SHORT TASK:
Format the records as a Markdown table with the columns Row and Line, starting at the line that contains "What is the distance" and continuing through the last line of the records. Number each row, put one line per row, and leave out blank lines.

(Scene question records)
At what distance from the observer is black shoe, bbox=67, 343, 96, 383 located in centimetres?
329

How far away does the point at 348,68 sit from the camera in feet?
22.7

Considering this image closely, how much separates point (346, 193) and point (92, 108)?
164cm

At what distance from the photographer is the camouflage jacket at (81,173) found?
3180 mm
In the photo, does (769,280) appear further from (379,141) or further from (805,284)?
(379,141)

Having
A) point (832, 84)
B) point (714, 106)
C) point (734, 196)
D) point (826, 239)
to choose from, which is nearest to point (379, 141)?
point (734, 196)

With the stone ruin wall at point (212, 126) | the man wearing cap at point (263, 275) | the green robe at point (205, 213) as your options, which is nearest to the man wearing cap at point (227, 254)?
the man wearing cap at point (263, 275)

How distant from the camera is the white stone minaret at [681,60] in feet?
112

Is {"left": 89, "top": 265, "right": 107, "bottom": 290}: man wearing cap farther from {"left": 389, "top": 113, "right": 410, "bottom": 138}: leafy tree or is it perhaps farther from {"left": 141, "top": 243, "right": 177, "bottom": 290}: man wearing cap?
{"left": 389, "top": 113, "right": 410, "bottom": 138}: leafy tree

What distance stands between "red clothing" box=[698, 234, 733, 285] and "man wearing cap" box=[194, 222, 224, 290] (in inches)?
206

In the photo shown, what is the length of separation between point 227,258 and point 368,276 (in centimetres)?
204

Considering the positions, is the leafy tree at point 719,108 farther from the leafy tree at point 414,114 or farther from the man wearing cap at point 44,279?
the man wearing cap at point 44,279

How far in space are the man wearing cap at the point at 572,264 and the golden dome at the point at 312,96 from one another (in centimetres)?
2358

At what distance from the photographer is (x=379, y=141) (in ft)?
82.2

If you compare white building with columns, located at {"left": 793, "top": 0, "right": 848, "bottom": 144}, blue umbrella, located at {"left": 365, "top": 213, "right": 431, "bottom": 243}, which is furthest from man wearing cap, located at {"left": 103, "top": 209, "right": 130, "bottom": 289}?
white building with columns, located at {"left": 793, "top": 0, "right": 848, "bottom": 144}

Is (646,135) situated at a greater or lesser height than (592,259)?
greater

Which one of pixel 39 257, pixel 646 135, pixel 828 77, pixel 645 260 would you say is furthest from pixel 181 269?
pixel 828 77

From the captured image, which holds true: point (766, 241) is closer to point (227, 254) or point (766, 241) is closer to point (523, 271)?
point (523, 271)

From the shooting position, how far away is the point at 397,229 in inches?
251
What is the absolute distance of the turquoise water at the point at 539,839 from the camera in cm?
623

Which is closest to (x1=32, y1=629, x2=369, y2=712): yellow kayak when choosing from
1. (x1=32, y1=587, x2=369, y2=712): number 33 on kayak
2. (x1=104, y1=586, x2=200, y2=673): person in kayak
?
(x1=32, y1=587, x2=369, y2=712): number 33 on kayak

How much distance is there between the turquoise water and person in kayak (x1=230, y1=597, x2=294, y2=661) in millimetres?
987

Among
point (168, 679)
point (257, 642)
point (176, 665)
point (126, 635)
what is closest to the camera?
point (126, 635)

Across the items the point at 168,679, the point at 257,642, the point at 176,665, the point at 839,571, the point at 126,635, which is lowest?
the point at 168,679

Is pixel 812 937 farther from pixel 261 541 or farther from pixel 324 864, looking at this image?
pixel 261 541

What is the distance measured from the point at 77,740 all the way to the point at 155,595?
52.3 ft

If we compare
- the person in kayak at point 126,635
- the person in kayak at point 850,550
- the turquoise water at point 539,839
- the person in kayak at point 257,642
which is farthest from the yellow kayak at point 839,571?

SOLVED EXERCISE:
| Row | Line |
|---|---|
| 1 | What is the distance measured from the point at 77,740 all the way to the point at 155,595? |
| 2 | 52.3 ft |
| 3 | If we compare |
| 4 | - the person in kayak at point 126,635 |
| 5 | - the person in kayak at point 850,550 |
| 6 | - the turquoise water at point 539,839 |
| 7 | - the person in kayak at point 257,642 |
| 8 | which is farthest from the yellow kayak at point 839,571? |